💾 File Operations

Data persistence is essential for real-world workflows! NumPy's file operations let you save analysis results, share datasets, and create data pipelines by efficiently storing and loading arrays in various formats.

import numpy as np

# Create sample analysis data
analysis_results = {
    'sales_data': np.array([[1200, 1350, 1180], [1420, 1290, 1380]]),
    'customer_scores': np.array([8.5, 7.2, 9.1, 6.8, 8.9]),
    'monthly_growth': np.array([0.12, 0.15, 0.08, 0.22, 0.18])
}

print("📊 Analysis Results Ready for Storage:")
for name, data in analysis_results.items():
    print(f"{name}: shape {data.shape}, mean {np.mean(data):.2f}")

# File operations preview
print(f"\n💾 File I/O Capabilities:")
print(f"✓ Binary format (.npy) - Single arrays")
print(f"✓ Archive format (.npz) - Multiple arrays") 
print(f"✓ Text format (.txt/.csv) - Human readable")
print(f"✓ Compressed storage - Save space")

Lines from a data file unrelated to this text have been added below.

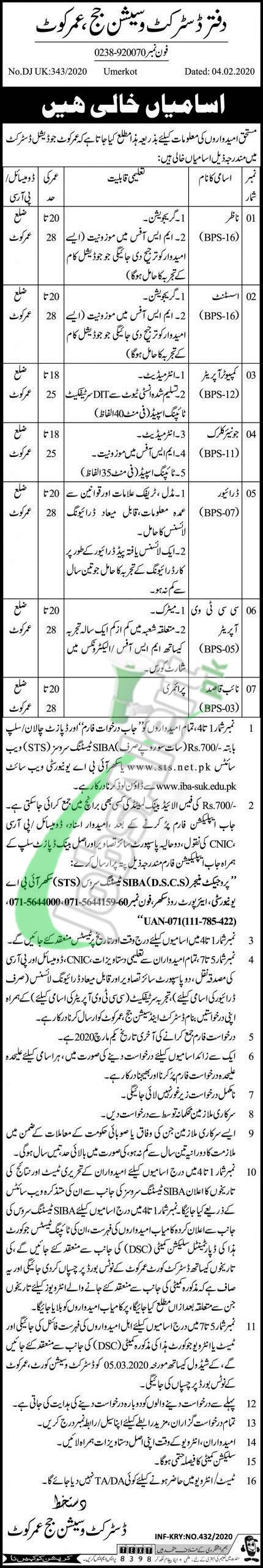 District and Session Court Umerkot Jobs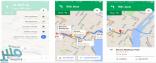 اليك.. أهم مميزات تحديث خدمة خرائط جوجل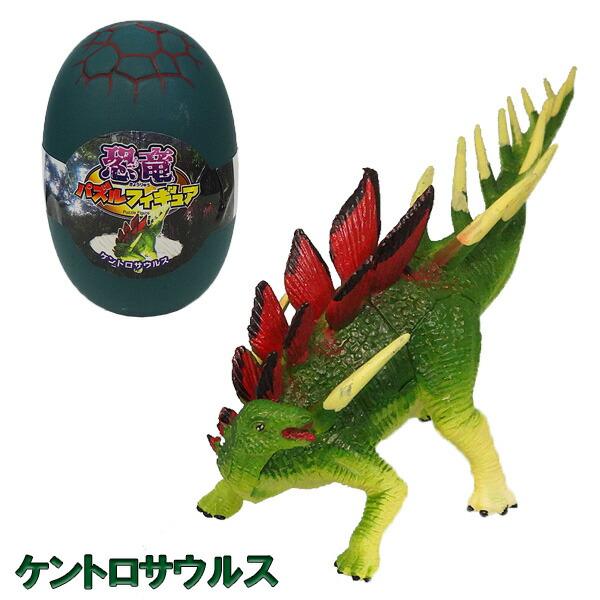 恐竜パズルフィギュア ケントロサウルス リアル恐竜フィギュア 組立 立体パズル エール YPF-DINOSAUR-KNS ダイナソー パズル おもちゃ 知育玩具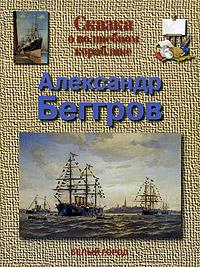 Сказка о волшебном кораблике. Александр Беггров. М. А. Улыбышева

🎯 Why File Operations Matter

File I/O enables essential data workflows:

Save Analysis Results 💾: Preserve calculations and processed data
Share Datasets 🤝: Exchange data between teams and systems
Create Pipelines 🔄: Build multi-step data processing workflows
Backup Critical Data 🛡️: Protect against data loss

📁 File Format Overview

NumPy supports multiple file formats for different needs:

Binary Formats (Efficient)

import numpy as np

# Sample data for format comparison
data = np.random.random((1000, 50))  # 50,000 numbers

print(f"Array info:")
print(f"Shape: {data.shape}")
print(f"Data type: {data.dtype}")
print(f"Memory size: {data.nbytes / 1024:.1f} KB")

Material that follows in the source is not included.